POTTER, CHRISTOPHER (1591–1646), provost of Queen's College, Oxford, was born in Westmoreland in 1591. He was the nephew of Barnaby Potter [q. v.] He matriculated from Queen's on 11 July 1606, aged 15, having entered the college in the previous Easter term. He was elected taberdar (pauper puer) on 29 Oct. 1609. He graduated B.A. on 30 April 1610 and M.A. on 8 July 1613, became chaplain on 5 July 1613, and fellow on 22 March 1614-15. He was magister puerorum in 1620, and senior bursar in 1622; graduated B.D. and received a preacher's license on 9 March 1621, and proceeded D.D. on 17 Feb. 1627. He was in his early years a follower of the puritan provost Henry Airay, the opponent of Laud, and himself held a lectureship at Abingdon, 'where he was much resorted to for his edifying way of preaching ' (Wood, Athenae, iii. 180). On his uncle's resignation of the headship of Queen's (17 June 1626), he was elected provost. He now attached himself to Laud, and was made chaplain in ordinary to Charles I. In the first year of his provostship, with the assistance of Sir Thomas Coventry, the Earl of Carlisle, and Sir George Goring, vice-chamberlain to the Queen, he obtained from the king, through an appeal to the queen, the advowson of three rectories and three vicarages in Hampshire for the college. He himself received the rectory of Strathfieldsaye in 1627, and after the death of William Cox (29 Jan. 1632) was made precentor of Chichester. He received the rectory of Bletchington, Oxfordshire, in 1631.

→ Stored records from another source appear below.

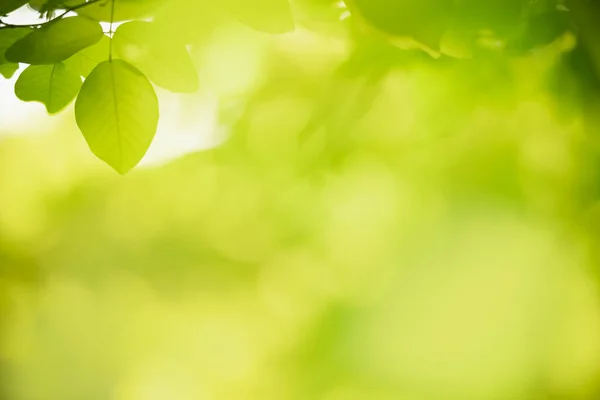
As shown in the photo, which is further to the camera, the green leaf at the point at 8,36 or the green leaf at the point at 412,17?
the green leaf at the point at 8,36

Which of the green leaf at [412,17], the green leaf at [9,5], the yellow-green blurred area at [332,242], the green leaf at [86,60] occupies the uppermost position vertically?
the green leaf at [412,17]

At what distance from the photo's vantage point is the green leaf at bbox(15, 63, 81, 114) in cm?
51

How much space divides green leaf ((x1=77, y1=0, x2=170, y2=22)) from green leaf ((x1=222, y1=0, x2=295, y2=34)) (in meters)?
0.06

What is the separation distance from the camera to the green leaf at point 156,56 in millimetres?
484

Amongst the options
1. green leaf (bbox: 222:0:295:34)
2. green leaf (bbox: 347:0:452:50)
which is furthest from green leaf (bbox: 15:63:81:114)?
green leaf (bbox: 347:0:452:50)

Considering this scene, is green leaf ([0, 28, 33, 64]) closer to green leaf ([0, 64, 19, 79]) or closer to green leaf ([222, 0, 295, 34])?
Answer: green leaf ([0, 64, 19, 79])

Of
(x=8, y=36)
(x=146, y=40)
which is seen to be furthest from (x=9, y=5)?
(x=146, y=40)

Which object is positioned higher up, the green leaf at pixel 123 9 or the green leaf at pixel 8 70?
the green leaf at pixel 123 9

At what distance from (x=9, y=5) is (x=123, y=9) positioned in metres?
0.12

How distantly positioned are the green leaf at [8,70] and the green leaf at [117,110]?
96mm

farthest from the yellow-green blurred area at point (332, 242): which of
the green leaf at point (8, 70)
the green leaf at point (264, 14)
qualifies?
the green leaf at point (8, 70)

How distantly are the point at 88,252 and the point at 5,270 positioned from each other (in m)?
0.09

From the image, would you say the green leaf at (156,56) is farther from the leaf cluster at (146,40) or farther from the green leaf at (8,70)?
the green leaf at (8,70)

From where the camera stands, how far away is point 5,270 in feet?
1.72
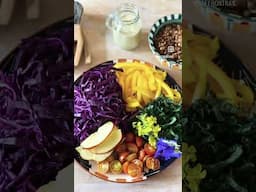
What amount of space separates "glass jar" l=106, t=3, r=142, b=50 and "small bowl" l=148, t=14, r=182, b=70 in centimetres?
3

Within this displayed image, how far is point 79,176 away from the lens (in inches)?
43.4

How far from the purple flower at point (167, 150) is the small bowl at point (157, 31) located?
0.15 metres

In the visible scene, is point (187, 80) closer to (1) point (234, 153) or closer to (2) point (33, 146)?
(1) point (234, 153)

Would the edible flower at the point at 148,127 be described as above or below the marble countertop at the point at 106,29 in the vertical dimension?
below

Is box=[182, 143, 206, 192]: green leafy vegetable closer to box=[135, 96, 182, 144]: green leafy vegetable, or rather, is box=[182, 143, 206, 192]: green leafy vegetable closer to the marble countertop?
box=[135, 96, 182, 144]: green leafy vegetable

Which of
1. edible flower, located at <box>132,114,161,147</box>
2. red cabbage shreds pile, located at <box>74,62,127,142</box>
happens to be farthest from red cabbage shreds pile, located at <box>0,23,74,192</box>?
edible flower, located at <box>132,114,161,147</box>

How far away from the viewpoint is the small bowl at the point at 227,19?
1.18 metres

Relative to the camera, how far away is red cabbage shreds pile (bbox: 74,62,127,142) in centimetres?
113

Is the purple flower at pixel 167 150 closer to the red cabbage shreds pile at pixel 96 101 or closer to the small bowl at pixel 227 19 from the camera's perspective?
the red cabbage shreds pile at pixel 96 101

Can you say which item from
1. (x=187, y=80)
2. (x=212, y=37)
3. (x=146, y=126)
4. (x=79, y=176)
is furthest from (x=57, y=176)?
(x=212, y=37)

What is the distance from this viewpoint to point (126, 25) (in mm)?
1179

During Laud's chancellorship of the university, Potter was one of his most frequent correspondents. He applied himself diligently to the restoration of the academical habit and discipline (Crosfield's 'Diary' in Laud's Works, v. 17, 24). He did much to restore the adequate performance of the exercises for their degrees by members of his college, instituted expositions of the creed on Sundays in chapel and English sermons on Thursdays, and removed from the college on at least two occasions members of the foundation whose conduct gave cause of scandal. In 1631, on the death of Dr. Rawlinson, principal of St. Edmund Hall, he asserted the rights of his college against the claim of the chancellor to nominate a principal. Laud admitted and confirmed the right (Works, v. 35-6, vi. 291, 294). On the acceptance of the new statutes by the university in 1636, Potter signed them with the special note 'salvo jure collegii praedicti ad aulam S. Edmundi' (Colleges of Oxford, ed. Clark, p. 138; Griffith and Shadwell, Laudian Statutes, p. 1), and he issued a special protestation reaffirming the college rights, as there was no recognition of them in the new university statutes (in Laud's Works, v. 133-4). He had now attracted the notice of puritans as a prominent Arminian, and was attacked in a violent sermon written under the influence probably of Dr. Prideaux (ib. v. 49). He was also engaged in the Roman catholic controversy. He answered the work of the Jesuit Knott (Matthew Wilson), 'Charity Mistaken,' by the king's command in a pamphlet, 'Want of Charity justly charged on all such Romanists as dare affirm that Protestancy destroyeth Salvation' (Oxford, 1633). Potter takes much the same line as Laud had taken in his reply to Fisher. A second edition (London, 1634) was soon called for, and Laud revised the book (ib. vi. 326). The alterations he suggested formed one of the charges brought against him at his trial (Prynne, Canterburies Doome, pp. 251-2; Laud, Works, iv.